(Supplied passage):
Shaped deposition via laser-induced backward transfer from a nano-structured carrier using a digital micromirror device
Shaped deposition via laser-induced backward transfer from a nano-structured carrier using a digital micromirror device
Laser-induced transfer (LIT) covers a family of techniques for rapid prototyping of photonic, electronic and biomedical devices. These methods allow the fabrication of structures (voxels) involving sensitive materials, do not require a specialist environment and can even preserve the phase of a material in the final device. During LIT, the energy of a laser pulse is exploited to delaminate and eject a voxel, from of a thin film coated on to a carrier substrate, with the end goal of incidence and adhesion onto the desired receiver.
Among these methods, laser-induced backward transfer (LIBT) is a process where a transparent receiver is traversed by the incident laser pulse, and an absorptive bulk material (here: silicon) acts as carrier. The choice of a bulk carrier facilitates structuring of the interface between donor and carrier before transfer. For intact solid transfer, these structures will then be imprinted onto the resulting voxel, and our initial results have shown that feature sizes down to ~150nm are capable of surviving the LIBT process.

(List of tasks):
**a.** Decide whether each statement agrees with the passage on laser-induced backward transfer above. Answer yes or no for each, and quote the words of the passage that settle it.
(i) Laser-induced transfer methods need a specialist environment.
(ii) In laser-induced backward transfer as described, silicon serves as the carrier.
(iii) Early results indicate that features as small as about 150nm can survive laser-induced backward transfer.
**b.** Carry on the passage on laser-induced backward transfer with one further paragraph that picks up after its final sentence.

(Source data):
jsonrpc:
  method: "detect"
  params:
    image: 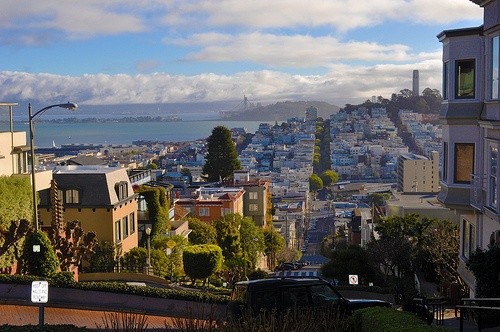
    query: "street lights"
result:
[28,101,79,232]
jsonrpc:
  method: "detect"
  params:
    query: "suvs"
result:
[232,275,394,317]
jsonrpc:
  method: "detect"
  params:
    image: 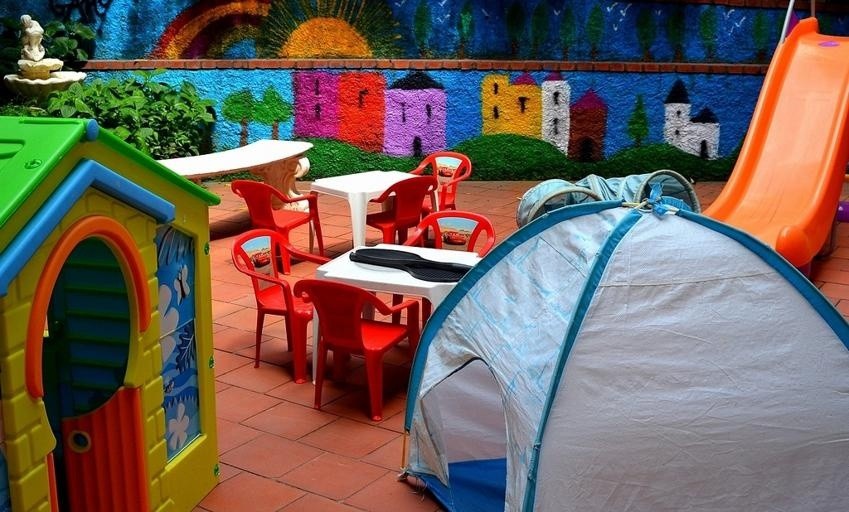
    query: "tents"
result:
[401,197,849,512]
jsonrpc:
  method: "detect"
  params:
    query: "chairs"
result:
[352,175,437,249]
[231,230,331,384]
[407,151,471,240]
[392,210,495,347]
[231,179,324,274]
[293,280,419,422]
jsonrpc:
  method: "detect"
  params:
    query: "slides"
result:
[700,16,849,268]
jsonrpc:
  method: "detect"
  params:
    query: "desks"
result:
[157,138,313,233]
[313,244,483,386]
[310,170,438,253]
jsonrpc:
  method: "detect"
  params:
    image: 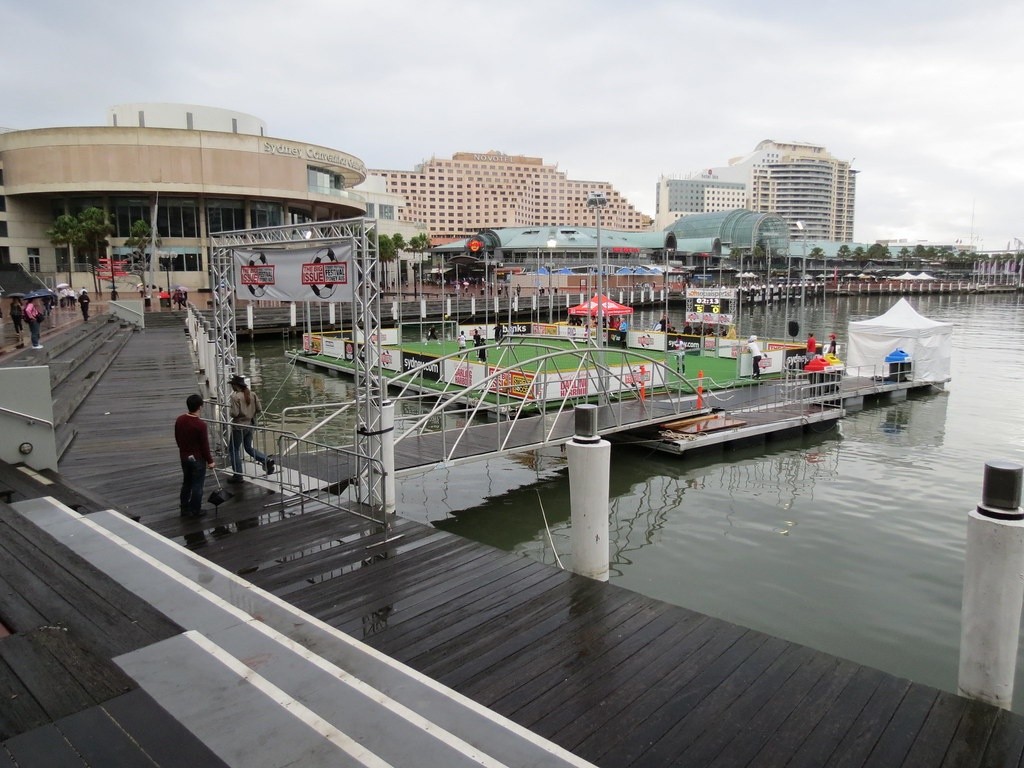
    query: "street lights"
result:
[582,191,608,404]
[546,238,557,325]
[797,220,807,343]
[156,250,178,308]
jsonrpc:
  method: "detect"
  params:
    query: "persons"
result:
[173,289,187,310]
[807,332,836,362]
[425,321,504,363]
[52,287,90,321]
[746,335,762,380]
[140,285,144,297]
[9,297,51,349]
[424,278,558,296]
[228,374,275,482]
[111,288,119,301]
[570,315,627,348]
[659,313,728,376]
[175,394,216,517]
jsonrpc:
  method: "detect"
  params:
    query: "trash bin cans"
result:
[160,298,171,308]
[885,349,912,382]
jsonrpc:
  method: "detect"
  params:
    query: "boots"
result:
[178,496,208,518]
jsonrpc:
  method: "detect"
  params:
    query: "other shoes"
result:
[267,459,274,475]
[478,360,486,364]
[425,343,427,345]
[227,477,243,483]
[438,342,441,344]
[32,344,43,349]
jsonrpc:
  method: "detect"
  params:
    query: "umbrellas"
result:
[137,283,157,289]
[25,289,53,298]
[462,281,469,286]
[57,283,69,289]
[106,285,118,289]
[7,292,25,298]
[177,287,188,292]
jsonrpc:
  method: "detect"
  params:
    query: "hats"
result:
[227,375,246,386]
[830,335,837,339]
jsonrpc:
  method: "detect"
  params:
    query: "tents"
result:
[569,294,632,330]
[848,297,952,379]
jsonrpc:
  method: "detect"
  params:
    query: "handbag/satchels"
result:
[36,312,44,323]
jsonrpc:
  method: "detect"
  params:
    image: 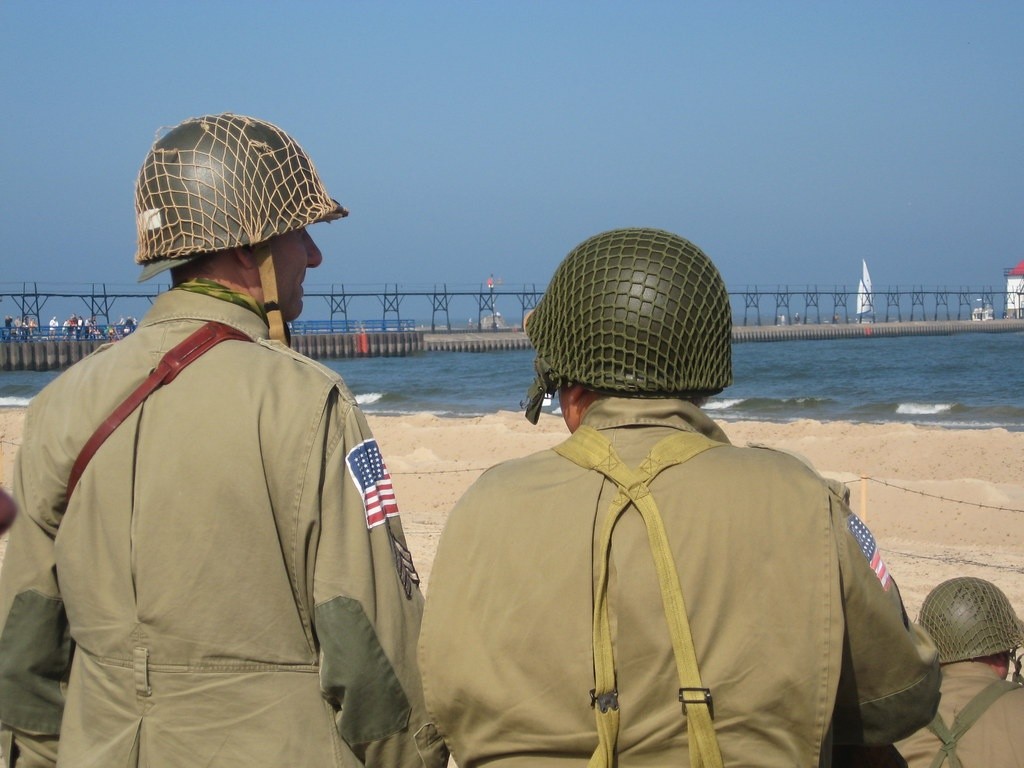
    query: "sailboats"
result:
[856,259,874,323]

(Responses in order):
**a.**
(i) No: "do not require a specialist environment"
(ii) Yes: "an absorptive bulk material (here: silicon) acts as carrier"
(iii) Yes: "feature sizes down to ~150nm are capable of surviving the LIBT process"

**b.**
Here, we show our work on LIBT of transparent polymer layers via an image-projection based digital micromirror system for additional spatial structuring of voxels on the micron-scale. Experiments were carried out with the help of a 150fs pulse length, 800nm wavelength laser. We show our progress in defining the smallest surface feature sizes for carrier-imprinted voxels, leading to potential application in photonic devices.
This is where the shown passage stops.